### [REQUEST]
Can you reproduce the items verbatim, from the line with "How much separation" through the end of the stored data, with both ends included?

### [Stored data]

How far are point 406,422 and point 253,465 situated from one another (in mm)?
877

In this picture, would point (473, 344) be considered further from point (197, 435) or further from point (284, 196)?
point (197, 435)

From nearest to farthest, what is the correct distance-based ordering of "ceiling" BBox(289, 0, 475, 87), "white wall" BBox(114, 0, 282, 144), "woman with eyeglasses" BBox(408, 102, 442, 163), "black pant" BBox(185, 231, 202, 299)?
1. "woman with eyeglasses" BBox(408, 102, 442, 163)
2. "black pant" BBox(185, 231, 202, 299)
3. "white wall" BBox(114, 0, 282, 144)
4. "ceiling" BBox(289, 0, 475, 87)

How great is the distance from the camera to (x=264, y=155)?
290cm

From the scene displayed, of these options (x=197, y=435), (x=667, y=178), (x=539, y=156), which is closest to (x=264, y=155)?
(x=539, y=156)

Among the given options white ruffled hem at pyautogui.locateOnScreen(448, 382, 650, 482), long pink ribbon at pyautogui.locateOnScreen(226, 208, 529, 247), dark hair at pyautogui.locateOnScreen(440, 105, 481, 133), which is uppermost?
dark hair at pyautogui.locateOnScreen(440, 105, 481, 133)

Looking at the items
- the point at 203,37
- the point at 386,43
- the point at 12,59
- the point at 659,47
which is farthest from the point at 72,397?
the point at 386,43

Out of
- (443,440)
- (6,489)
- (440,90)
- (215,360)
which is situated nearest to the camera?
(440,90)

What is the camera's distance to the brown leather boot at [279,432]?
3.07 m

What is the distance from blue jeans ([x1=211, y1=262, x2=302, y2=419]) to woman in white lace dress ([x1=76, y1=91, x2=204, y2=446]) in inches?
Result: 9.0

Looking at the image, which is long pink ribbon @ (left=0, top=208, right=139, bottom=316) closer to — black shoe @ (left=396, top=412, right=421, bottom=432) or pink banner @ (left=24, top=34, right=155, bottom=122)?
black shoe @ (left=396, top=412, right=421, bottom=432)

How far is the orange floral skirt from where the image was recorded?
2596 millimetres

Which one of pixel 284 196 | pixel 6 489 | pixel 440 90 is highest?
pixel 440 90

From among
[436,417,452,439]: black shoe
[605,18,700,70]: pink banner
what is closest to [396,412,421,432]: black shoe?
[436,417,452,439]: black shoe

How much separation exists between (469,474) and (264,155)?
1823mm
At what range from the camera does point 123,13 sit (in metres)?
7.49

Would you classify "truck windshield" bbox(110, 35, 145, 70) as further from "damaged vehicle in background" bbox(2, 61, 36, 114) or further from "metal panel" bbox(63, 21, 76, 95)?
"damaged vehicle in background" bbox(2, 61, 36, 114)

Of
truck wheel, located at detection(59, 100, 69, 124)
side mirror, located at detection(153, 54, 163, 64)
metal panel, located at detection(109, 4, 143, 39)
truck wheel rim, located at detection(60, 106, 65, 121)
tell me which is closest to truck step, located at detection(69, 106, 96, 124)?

### [THE RESPONSE]
How much separation exists between (469,474) and (264,155)?
1823mm
At what range from the camera does point 123,13 sit (in metres)?
7.49

Would you classify "truck windshield" bbox(110, 35, 145, 70) as further from "damaged vehicle in background" bbox(2, 61, 36, 114) or further from "metal panel" bbox(63, 21, 76, 95)?
"damaged vehicle in background" bbox(2, 61, 36, 114)

Of
truck wheel, located at detection(59, 100, 69, 124)
side mirror, located at detection(153, 54, 163, 64)
metal panel, located at detection(109, 4, 143, 39)
truck wheel rim, located at detection(60, 106, 65, 121)
tell me which is closest to truck step, located at detection(69, 106, 96, 124)?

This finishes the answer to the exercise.